Les profits engendrés à court terme ne feraient donc pas le poids face aux problèmes que le trafic engendre: déstabilisation de l'Etat, de l'économie et de la société civile. L'OICS prend pour exemple la situation de l'Afghanistan. Les augmentations massives de la production d'opium, au début de la dernière décennie, ont contribué à alimenter les guerres civiles alors que, parallèlement, la croissance économique et le niveau de vie ont baissé. A contrario, dans deux pays voisins, le Pakistan et l'Iran, la diminution ou l'élimination de la culture du pavot a coïncidé avec la croissance économique.

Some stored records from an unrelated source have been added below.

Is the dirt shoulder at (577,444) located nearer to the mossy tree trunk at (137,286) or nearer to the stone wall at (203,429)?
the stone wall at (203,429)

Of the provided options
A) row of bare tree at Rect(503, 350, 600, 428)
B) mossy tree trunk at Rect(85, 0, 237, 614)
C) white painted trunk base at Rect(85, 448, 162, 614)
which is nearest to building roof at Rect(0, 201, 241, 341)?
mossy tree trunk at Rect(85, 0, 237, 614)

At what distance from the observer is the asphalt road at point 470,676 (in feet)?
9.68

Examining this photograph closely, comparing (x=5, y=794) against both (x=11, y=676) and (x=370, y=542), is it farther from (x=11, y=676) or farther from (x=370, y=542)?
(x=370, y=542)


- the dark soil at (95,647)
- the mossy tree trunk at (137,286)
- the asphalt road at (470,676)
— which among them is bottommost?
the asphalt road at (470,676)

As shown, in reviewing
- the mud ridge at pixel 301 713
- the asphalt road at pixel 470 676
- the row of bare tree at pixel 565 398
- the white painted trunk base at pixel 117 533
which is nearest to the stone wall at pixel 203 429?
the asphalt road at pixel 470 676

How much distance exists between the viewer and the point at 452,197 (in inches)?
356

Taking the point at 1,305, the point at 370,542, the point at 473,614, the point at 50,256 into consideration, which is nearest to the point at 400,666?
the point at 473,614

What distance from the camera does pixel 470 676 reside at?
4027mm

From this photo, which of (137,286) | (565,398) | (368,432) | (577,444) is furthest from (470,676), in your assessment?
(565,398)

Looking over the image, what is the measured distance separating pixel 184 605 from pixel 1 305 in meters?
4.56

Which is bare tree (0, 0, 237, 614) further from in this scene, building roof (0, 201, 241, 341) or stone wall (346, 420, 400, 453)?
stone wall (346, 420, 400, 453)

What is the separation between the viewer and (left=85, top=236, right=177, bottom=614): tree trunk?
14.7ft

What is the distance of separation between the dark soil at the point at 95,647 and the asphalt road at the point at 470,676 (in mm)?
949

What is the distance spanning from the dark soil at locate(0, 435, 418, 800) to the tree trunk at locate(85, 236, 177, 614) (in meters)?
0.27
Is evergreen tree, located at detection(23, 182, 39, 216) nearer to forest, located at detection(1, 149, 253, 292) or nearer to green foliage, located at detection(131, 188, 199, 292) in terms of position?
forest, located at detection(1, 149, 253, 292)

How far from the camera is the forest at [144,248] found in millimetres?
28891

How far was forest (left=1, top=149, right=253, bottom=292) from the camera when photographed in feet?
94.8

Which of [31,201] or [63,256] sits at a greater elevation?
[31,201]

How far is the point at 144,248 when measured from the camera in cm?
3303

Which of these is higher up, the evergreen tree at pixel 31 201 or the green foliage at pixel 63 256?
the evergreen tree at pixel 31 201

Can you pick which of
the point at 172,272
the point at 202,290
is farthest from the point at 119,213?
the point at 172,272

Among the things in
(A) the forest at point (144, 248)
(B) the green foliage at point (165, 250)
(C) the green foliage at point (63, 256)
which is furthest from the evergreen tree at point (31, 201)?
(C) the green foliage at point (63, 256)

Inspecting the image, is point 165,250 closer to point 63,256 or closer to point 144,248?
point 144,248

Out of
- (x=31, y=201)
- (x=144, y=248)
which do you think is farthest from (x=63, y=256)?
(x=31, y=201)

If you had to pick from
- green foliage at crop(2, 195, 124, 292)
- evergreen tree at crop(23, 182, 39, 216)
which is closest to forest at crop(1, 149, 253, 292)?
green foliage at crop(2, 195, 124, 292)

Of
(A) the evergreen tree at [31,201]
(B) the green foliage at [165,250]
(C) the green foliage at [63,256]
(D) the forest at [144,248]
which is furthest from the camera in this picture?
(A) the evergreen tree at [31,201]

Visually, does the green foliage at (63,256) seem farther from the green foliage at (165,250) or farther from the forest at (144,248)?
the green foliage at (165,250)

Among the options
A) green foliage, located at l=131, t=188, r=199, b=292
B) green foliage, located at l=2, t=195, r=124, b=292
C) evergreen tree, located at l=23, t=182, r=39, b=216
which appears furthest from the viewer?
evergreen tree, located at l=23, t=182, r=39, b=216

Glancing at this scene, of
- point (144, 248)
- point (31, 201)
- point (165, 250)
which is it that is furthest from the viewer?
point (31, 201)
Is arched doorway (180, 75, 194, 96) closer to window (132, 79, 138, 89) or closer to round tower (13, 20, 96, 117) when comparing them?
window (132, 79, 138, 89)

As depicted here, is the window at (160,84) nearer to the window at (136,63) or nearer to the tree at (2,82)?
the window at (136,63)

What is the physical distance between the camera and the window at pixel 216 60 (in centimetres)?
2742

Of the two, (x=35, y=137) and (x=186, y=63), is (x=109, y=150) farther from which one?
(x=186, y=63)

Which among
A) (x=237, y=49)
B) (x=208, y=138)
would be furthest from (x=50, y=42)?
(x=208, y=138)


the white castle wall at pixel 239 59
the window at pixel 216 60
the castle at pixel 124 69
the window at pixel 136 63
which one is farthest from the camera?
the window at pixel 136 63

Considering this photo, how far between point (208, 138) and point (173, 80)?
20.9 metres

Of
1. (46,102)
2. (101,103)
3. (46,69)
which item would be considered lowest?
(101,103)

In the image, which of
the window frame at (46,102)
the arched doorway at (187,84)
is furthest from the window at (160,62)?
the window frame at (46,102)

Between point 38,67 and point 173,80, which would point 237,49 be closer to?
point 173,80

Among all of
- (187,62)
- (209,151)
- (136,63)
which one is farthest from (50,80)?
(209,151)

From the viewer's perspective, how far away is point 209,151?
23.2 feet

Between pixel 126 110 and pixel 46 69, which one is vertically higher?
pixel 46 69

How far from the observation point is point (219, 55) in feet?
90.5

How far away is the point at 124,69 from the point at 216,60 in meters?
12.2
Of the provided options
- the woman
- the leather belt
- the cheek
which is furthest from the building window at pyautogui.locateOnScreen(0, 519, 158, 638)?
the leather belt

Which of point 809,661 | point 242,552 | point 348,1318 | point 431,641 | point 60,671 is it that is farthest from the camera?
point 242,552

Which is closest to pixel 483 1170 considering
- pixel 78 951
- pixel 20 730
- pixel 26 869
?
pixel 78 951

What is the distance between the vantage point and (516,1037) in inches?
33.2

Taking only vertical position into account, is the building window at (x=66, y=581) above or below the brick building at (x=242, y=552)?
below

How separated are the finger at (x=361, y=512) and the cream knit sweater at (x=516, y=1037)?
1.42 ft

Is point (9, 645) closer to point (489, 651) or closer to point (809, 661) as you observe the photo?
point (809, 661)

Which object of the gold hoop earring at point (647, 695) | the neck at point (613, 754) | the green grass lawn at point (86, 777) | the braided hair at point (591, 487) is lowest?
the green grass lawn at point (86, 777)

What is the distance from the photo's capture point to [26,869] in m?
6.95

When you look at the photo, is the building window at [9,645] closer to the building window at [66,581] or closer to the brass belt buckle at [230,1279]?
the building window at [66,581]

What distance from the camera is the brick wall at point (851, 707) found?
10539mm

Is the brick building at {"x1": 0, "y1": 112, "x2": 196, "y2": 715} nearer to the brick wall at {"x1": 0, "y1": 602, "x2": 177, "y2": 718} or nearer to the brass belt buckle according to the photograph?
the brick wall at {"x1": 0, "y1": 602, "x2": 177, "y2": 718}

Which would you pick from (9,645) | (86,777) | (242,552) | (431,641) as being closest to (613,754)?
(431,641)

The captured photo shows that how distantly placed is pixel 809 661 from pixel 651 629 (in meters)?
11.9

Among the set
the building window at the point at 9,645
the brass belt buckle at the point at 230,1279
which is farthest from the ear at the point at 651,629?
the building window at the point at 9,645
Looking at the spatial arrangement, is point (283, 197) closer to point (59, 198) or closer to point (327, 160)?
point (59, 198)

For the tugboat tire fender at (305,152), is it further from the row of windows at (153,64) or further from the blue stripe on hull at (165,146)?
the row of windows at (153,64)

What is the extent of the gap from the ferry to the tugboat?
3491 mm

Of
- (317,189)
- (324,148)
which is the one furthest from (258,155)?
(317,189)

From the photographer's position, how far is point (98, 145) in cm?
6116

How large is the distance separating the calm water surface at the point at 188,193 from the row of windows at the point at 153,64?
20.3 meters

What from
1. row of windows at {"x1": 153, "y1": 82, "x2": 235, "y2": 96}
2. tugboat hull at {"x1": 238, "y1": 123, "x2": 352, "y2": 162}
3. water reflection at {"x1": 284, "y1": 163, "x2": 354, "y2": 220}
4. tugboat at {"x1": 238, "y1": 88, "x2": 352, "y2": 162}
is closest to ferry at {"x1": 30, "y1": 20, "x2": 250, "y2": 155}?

Le jeu n'en vaut donc pas la chandelle, conclut l'OICS, qui appelle les pays en développement à respecter les conventions internationales en la matière. Et les pays développés à avoir une politique de coopération allant dans ce sens.
P.D.G.
© La Libre Belgique 2003
Savoir plus
Gare à la morphine!
Outre ses mises en garde annuelles aux pays s'engageant sur la voie de la dépénalisation, voire de la libéralisation, du cannabis, l'OICS s'inquiète également de la production mondiale d'opiacés licites destinés à la médecine, notamment dans les traitements anti-douleurs, comme la morphine. Mesurée en «équivalent-morphine», la production mondiale de ces matières premières opiacées a augmenté de 35% entre 2000 et 2002, atteignant ainsi des niveaux records. Ce marché, dont la taille est désormais comparable à celui de l'héroïne et de l'opium, dépasserait de beaucoup les quantités réellement utilisées et, pour l'OICS, le risque de détournement d'une partie du stock vers des marchés illicites s'en trouve accru. L'Organe s'inquiète notamment de voir la Grande-Bretagne envisager la culture de pavot sur son territoire à des fins médicales. Il serait intéressant, affirme le rapport, de mieux répartir ces substances dans certains pays en développement dont les besoins médicaux ne sont pas rencontrés. Le rapport d'il y a trois ans se préoccupait déjà de la non-disponibilité des opiacés licites dans certains pays mais la situation n'a pas vraiment évolué depuis.